[START OF Source document]

The book, as you point out, attempts to replicate the browsing experience, whereby we wandered the stacks, engage a conversation, pull a book off the shelf and note a particularly nice line or a particularly pertinent passage or, perhaps, a counterintuitive note that helps us see finer grains and textures of what we thought we already understood.

On a related note, I am very interested in the paradoxes of the good bookstore and the reading experience, and I think there are some parallel paradoxes implicit in writing that I was cognizant of as I was composing the book. When we are browsing a good bookstore or reading a good book, it feels like it is ours alone and, simultaneously, unowned; like we are in solitude in community; our attention is both diffused and focused; and that time dilates and contracts simultaneously. My hope is that these paradoxes are apparent to the reader—and that they are pleasing.

SH: You mention that “a good bookstore must develop its filters and selections, and thus its character.” A strong piece of scholarship must also do the same. How did you decide which authors and texts to include in In Praise of Good Bookstores?

JD: My choices on authors and texts were idiosyncratic and unscientific. They followed my interests and my curiosity. So much of the work of writing happens over years of developing and trusting one's sensibility. Perhaps we spend way too much time reading books that we should, as opposed to books to which we're attracted. I am not a professional reader, but a professional enthusiast. One of the joys of being a common reader is that one can follow their fancy wherever it takes them. In a bookstore, that enthusiasm is omnidirectional.

[END OF Source document]
[START OF Information shown]

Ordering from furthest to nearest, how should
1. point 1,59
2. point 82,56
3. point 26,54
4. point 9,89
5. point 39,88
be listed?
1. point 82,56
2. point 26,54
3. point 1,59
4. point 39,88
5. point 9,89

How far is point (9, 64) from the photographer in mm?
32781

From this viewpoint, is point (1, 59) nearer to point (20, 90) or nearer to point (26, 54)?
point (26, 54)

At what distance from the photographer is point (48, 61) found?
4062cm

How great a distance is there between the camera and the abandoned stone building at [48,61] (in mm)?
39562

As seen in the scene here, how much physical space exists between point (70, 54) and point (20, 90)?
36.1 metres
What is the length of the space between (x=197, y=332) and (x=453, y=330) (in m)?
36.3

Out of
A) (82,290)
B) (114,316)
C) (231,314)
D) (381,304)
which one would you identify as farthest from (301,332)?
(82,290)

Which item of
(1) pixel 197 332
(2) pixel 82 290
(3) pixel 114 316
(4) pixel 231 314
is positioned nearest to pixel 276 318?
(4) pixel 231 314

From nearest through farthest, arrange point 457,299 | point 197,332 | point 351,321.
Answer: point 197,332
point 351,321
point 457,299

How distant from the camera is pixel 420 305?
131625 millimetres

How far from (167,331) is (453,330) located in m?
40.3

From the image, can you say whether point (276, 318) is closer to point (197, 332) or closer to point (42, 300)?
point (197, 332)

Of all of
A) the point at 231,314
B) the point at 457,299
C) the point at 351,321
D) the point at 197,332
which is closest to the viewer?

[END OF Information shown]
[START OF Information shown]

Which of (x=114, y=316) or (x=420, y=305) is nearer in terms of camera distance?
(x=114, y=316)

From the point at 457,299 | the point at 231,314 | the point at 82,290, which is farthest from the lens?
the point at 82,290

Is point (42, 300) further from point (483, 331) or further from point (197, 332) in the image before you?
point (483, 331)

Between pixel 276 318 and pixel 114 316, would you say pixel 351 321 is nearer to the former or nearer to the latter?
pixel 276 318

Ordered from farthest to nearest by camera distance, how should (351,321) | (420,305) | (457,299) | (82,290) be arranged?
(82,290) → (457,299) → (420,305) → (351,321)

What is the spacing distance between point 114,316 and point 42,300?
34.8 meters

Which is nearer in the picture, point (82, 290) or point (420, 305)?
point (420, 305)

[END OF Information shown]
[START OF Information shown]

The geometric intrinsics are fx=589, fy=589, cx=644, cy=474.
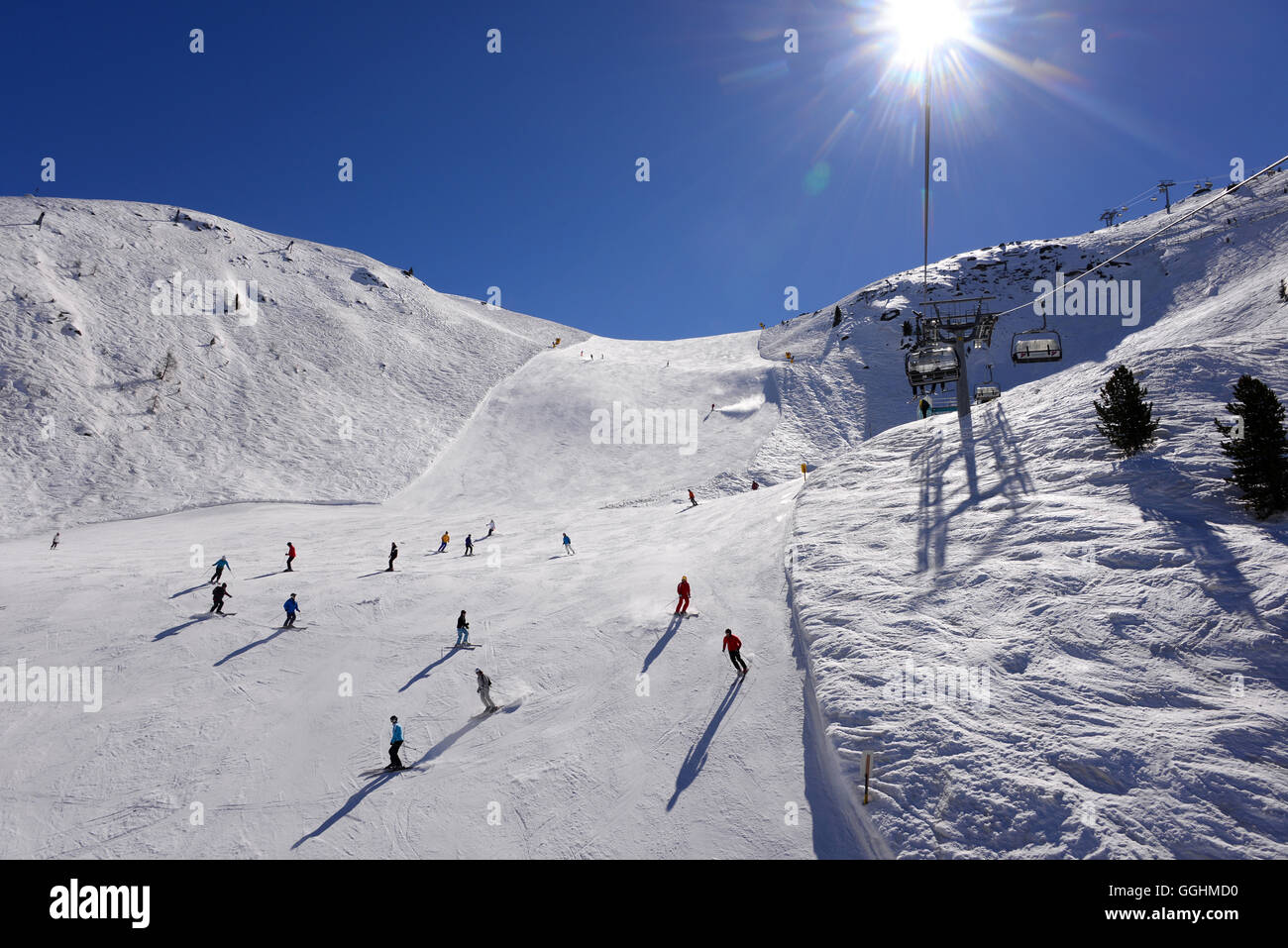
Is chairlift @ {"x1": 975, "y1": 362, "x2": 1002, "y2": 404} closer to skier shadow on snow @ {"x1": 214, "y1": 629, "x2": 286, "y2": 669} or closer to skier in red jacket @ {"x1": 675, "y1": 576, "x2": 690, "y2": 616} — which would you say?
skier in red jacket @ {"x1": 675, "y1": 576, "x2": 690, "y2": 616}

[END OF Information shown]

## Problems:
**a.** From the bookstore interview, extract the part that opens with the words containing "On a related" and closes with "of Good Bookstores?".
**b.** Rewrite the part of the records that opens with the line containing "From nearest through" and closes with the line containing "which is closest to the viewer?", replacing "camera" with "lens" and keeping everything else unchanged. Give only those lines.

## Completed exercise:
**a.**
On a related note, I am very interested in the paradoxes of the good bookstore and the reading experience, and I think there are some parallel paradoxes implicit in writing that I was cognizant of as I was composing the book. When we are browsing a good bookstore or reading a good book, it feels like it is ours alone and, simultaneously, unowned; like we are in solitude in community; our attention is both diffused and focused; and that time dilates and contracts simultaneously. My hope is that these paradoxes are apparent to the reader—and that they are pleasing.

SH: You mention that “a good bookstore must develop its filters and selections, and thus its character.” A strong piece of scholarship must also do the same. How did you decide which authors and texts to include in In Praise of Good Bookstores?

**b.**
From nearest through farthest, arrange point 457,299 | point 197,332 | point 351,321.
Answer: point 197,332
point 351,321
point 457,299

How distant from the lens is pixel 420 305?
131625 millimetres

How far from (167,331) is (453,330) located in m?
40.3

From the image, can you say whether point (276, 318) is closer to point (197, 332) or closer to point (42, 300)?
point (197, 332)

Of all of
A) the point at 231,314
B) the point at 457,299
C) the point at 351,321
D) the point at 197,332
which is closest to the viewer?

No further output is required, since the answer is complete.